● **WORK ITEM**:
Continue the biography of the Portuguese bibliographer Inocêncio Francisco da Silva from the point where it stops.

--- PASSAGE Enclosed Below ---

Portuguese amanuensis, bibliographer and writer

Inocêncio Francisco da Silva (28 September 1810 – 27 June 1876), often referred simply as Innocencio (the standard spelling of his name at the time) was the most distinguished Portuguese bibliographer, who compiled seven centuries' worth of information about Portuguese-language authors up to the mid-19th century. He authored the monumental Diccionario Bibliographico Portuguez, which was continued by others following his death.

==Biography==
Inocêncio Francisco da Silva was born in 1810, in the parish of Mercês, in Lisbon, the son of Inocêncio Francisco da Silva and Francisca Henriques. The family was of limited economic resources, and his mother died while he was still young.

From 1825 to 1830, he studied drawing, the humanities, French, and, for two years, he attended the School of Commerce, a professional technical education institution of accounting. By this time, he independently read Rousseau, Volney, and Raynal, though he disliked Voltaire. From 1830 to 1833, he attended a three-year course of Mathematics in the Royal Academy of Navy, in which he was distinguished with prizes of excellence.

--- End of Enclosed PASSAGE ---
--- DATASET EXTRACT Enclosed Below ---

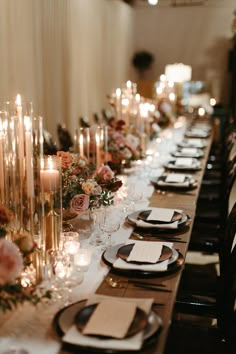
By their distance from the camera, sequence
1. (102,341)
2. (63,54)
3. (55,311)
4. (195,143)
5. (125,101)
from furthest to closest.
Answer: (63,54)
(195,143)
(125,101)
(55,311)
(102,341)

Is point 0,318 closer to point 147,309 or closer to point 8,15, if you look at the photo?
point 147,309

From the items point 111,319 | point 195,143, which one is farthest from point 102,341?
point 195,143

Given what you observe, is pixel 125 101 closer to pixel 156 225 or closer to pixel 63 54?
pixel 156 225

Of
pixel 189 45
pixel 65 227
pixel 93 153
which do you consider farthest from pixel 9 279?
pixel 189 45

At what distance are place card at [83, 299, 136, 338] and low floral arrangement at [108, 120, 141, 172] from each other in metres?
2.04

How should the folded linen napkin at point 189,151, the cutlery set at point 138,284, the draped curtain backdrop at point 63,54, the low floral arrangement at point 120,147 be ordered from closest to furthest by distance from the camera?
1. the cutlery set at point 138,284
2. the low floral arrangement at point 120,147
3. the folded linen napkin at point 189,151
4. the draped curtain backdrop at point 63,54

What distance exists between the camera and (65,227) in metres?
2.24

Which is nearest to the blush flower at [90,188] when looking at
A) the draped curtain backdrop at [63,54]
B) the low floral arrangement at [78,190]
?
the low floral arrangement at [78,190]

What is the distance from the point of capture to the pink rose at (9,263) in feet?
4.41

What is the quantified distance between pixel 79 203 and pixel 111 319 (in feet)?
2.76

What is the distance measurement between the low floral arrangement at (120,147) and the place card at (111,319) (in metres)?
2.04

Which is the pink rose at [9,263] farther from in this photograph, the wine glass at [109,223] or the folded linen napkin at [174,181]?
the folded linen napkin at [174,181]

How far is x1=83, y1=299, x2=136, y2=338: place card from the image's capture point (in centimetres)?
131

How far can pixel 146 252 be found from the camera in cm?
191
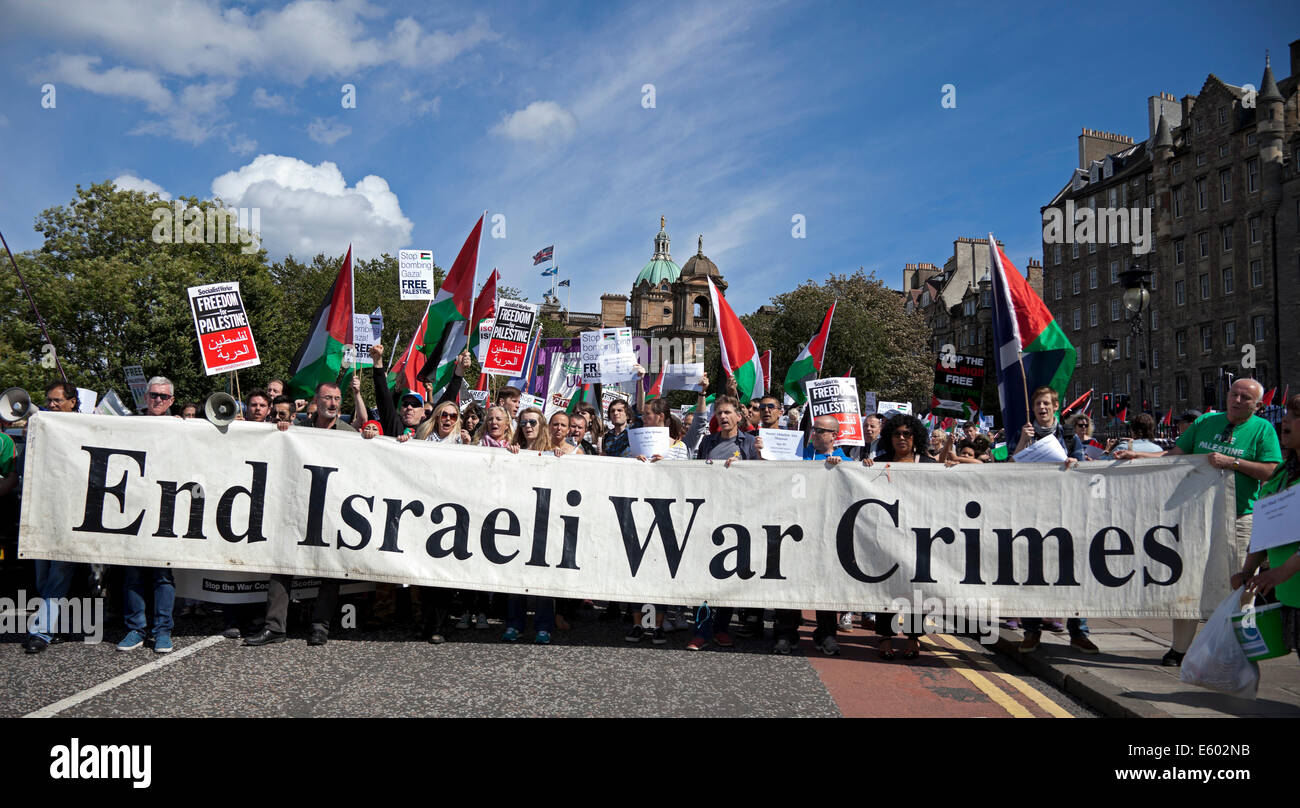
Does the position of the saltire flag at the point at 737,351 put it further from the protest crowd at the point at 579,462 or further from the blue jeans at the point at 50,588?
the blue jeans at the point at 50,588

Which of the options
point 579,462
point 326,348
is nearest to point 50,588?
point 579,462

--- End of Enclosed DATASET EXTRACT ---

● **EXERCISE RESPONSE**:
That year, on 24 July 1833, in the context of the Liberal Wars, the constitutionalist troops led by the Duke of Terceira landed in the Miguelist-controlled city of Lisbon after several victories in the south of the country, and were welcomed as liberators. Inocêncio Francisco da Silva became at this time a volunteer soldier in Terceira's ranks, until the end of the war the year that followed. Shortly after, he was elected captain of the National Guard.

From 1834 he taught at the Royal Academy of Navy and at the School of Commerce, until 1837, when he was invited to become an amanuensis in the Lisbon Civil Government, first in the treasury division and, starting 1848, in the division for the police, safety, and public health. During his many years in the civil service, he used his spare time to start investigating into the history of Portuguese bibliography, and began assembling a valuable library – he started gathering materials for what would be a successor of what was then the only available Portuguese bibliographic reference work, Diogo Barbosa Machado's century-old Bibliotheca Lusitana (published 1741–1758).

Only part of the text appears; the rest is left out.